Ook hebb enwij persoonlijke gedenkdagen achter ons liggen. Vandaar deze brief. Op 11 april mocht ik mijn 75ste jaar bereiken. De 19de april werd mijn vrouw 76 jaar. En op diezelfde dag hebben wij met onze kinderen en de meeste kleinkinderen die aanwezig konden zijn met elkander ons 50-jarig jubileum van ons huwelijk herdacht.
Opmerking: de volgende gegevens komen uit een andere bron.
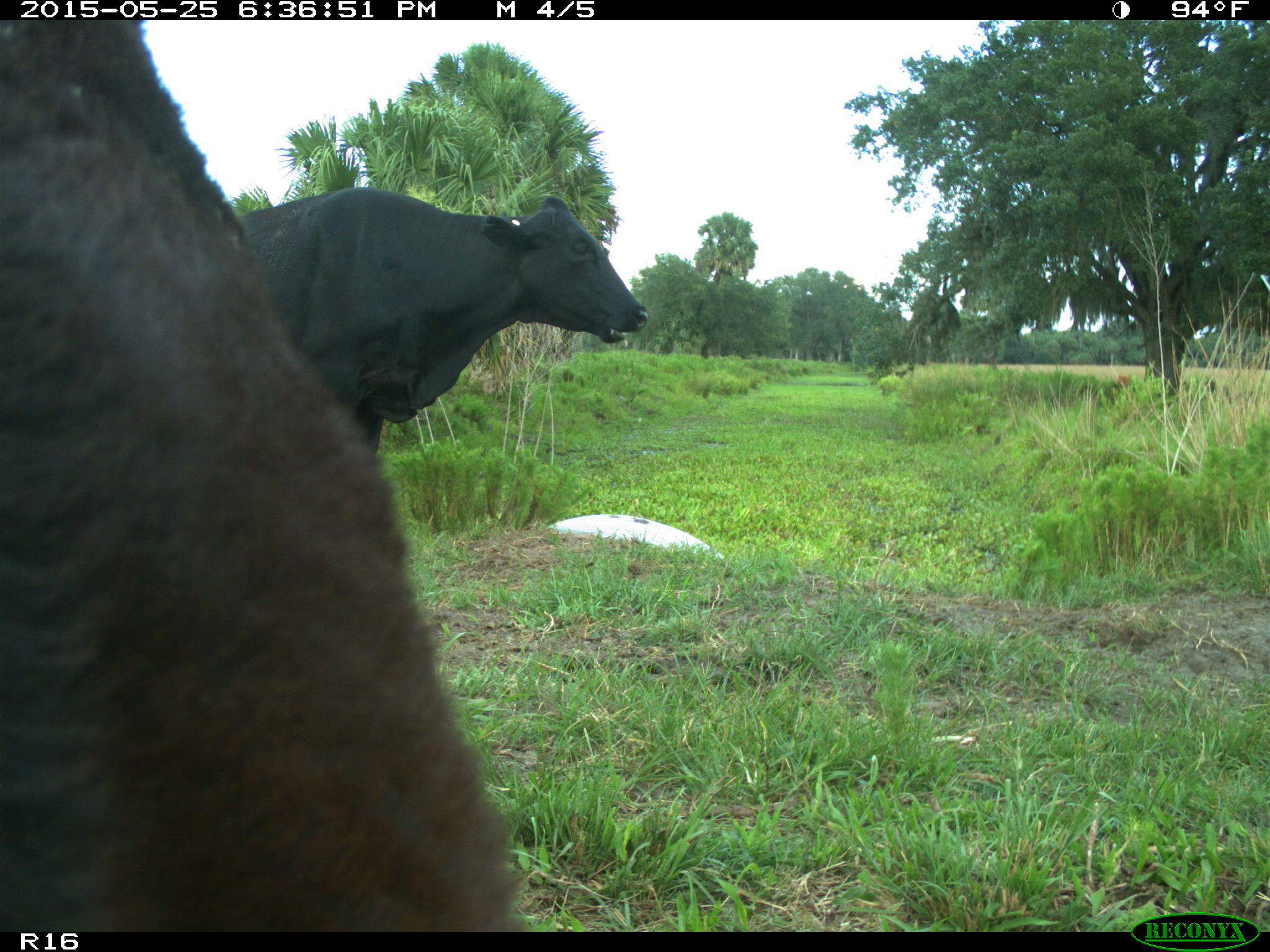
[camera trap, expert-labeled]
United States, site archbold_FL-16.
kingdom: Animalia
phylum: Chordata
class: Mammalia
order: Artiodactyla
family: Bovidae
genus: Bos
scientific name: Bos taurus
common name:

Wij hebben zoveel medeleven ontvangen op die gedenkdagen, dat het niet mogelijk is om elk afzonderlijk daarvoor te bedanken. Ik wil beginnen onze mede broeders in de ambtelijke bediening hartelijk dank te zeggen voor hun medeleven. Het deed ons echt goed. Met alles wat meegemaakt is sinds 53 jaar is de band der liefde toch niet verbroken. Ook van enkele leraars van de Oud-Geref. Gemeenten ontvingen wij per telefoon en per post een hartelijke felicitatie. Ook die leraars wensen wij langs deze weg onze dank toe te brengen. De post heeft ons zoveel kaarten en brieven bezorgd uit verschillende paatsen dat wij die niet allen kunnen opnoemen. We hebben een hele dag nodig gehad om ze allen open te maken en even in te zien.

Velen zonden bij hun schrijven ook nog stoffelijke blijken van medeleven. Zowel met bloemen als met fruitmanden zijn we overladen geworden.

Sommigen zonden ook nog een bedrag in geld. Wij weten eigenlijk geen juiste woorden te vinden om Uw aller medeleven te bedanken.

Onze tegenwoordige gemeente Ederveen hopen we woordelijk te bedanken. Wel mag iedereen weten dat de blijken van waardering alle verwachtingen verre te boven is gegaan. En dat aan een paar oude mensen die versleten zijn. Mijn catechisanten heb ik in aanwezigheid van mijn vrouw reeds bedankt voor hun zeer hartelijke en liefdevolle bijken van waardering.

U mag ook nog weten wat ik tegen hen gezegd heb. Dat ik zeer waardeer wat ze aan ons gegeven hebben, doch dat ik voor hen nog iets meer begeer dan een aangenaam samen leven zo lang als het de Heere behaagd. Dit: Dat ik van de Heere begeer als het hoogste cadeau, dat Hij ons als een middel zou mogen gebruiken, om nog zielen te willen toebrengen tot de gemeente die zalig zal worden. Wat zouden we verblijd worden als we dat nog mochten aanschouwen. Een aangenaam en onvergetelijk ogenblik zijn we met onze Catechisanten bijeen geweest. Die jonge mensen hebben ons nog een versje toegezongen, dat er bij ons beiden diep ingegaan is. Onder diepe indruk van Gods goedertierenheid zijn we die Catechisatieavond weer naar huis gegaan. Toen we beiden weer in huis waren hebben we tegen elkander gezegd met een traan in het oog: Dat was toch een aangenaam uurtje. Wat toch een verschil van tranen schreien. Meisjes en jongens nogmaals bedankt voor jullie liefdevol medeleven.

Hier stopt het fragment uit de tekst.